Job A: Name every person who is quoted in the text on adjuvant costs below.
Job B: In the text on adjuvant costs below, what price per bushel of corn does Arellano mention?
Job C: Reproduce the passage of the text on adjuvant costs below, starting with "Cut Costs, Not" and going on through "reality is hitting.".

Text under study:
== == ==
Cut Costs, Not Yields
Everyone we spoke with affirmed that adjuvants are a necessary component of ensuring herbicide efficacy. However, added costs that are perceived as potentially optional stand to be cut this year by some growers, which could be a boon for commodity-based adjuvants. It’s basically this: After a seven-year red-hot streak in ag, reality is hitting.
“We’re already hearing growers are being turned down for financing. Financing is a concern for all of us this year with low commodity prices,” Nash says.
The overriding message, though, is that skimping on adjuvants means yields will be sacrificed for pennies saved.
Dr. Greg Kruger, Assistant Professor and Cropping Systems Specialist at the University of Nebraska-Lincoln, says he doesn’t encourage anyone to cut corners on adjuvants. “It’s like going to a restaurant and ordering food but not the plate.”
Nash adds: “Farmers are going to do what they traditionally do. They can’t leave that land idle. They’ve got fixed costs, and they still have to pay taxes. What we’re trying to do is look at ways to help the grower control costs but not cut back on production, and the only way to make up for that is to get more yield.”
Arellano adds that even with $3.75 per bushel of corn, a grower is still trying to make a living. “They’re still going to want to make that acre profitable. If they see value, for example with our Leci-Tech product versus the standard 80/20 surfactant, particularly for adjuvants it’s a small price difference on that acre spend for a grower to ensure better performance.”
== == ==
Data provided:
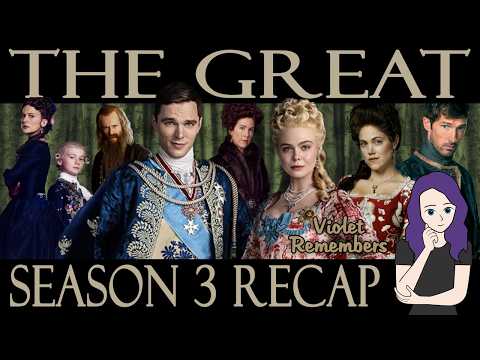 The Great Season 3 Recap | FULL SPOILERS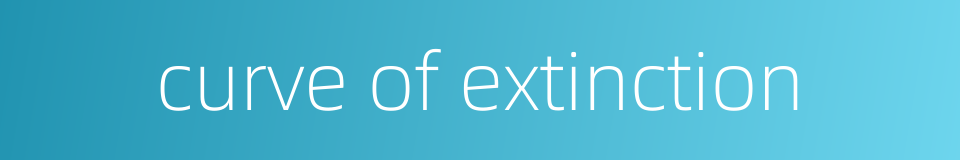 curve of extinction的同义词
== == ==
Output A: Nash, Dr. Greg Kruger, Arellano

Output B: $3.75 per bushel

Output C:
Cut Costs, Not Yields
Everyone we spoke with affirmed that adjuvants are a necessary component of ensuring herbicide efficacy. However, added costs that are perceived as potentially optional stand to be cut this year by some growers, which could be a boon for commodity-based adjuvants. It’s basically this: After a seven-year red-hot streak in ag, reality is hitting.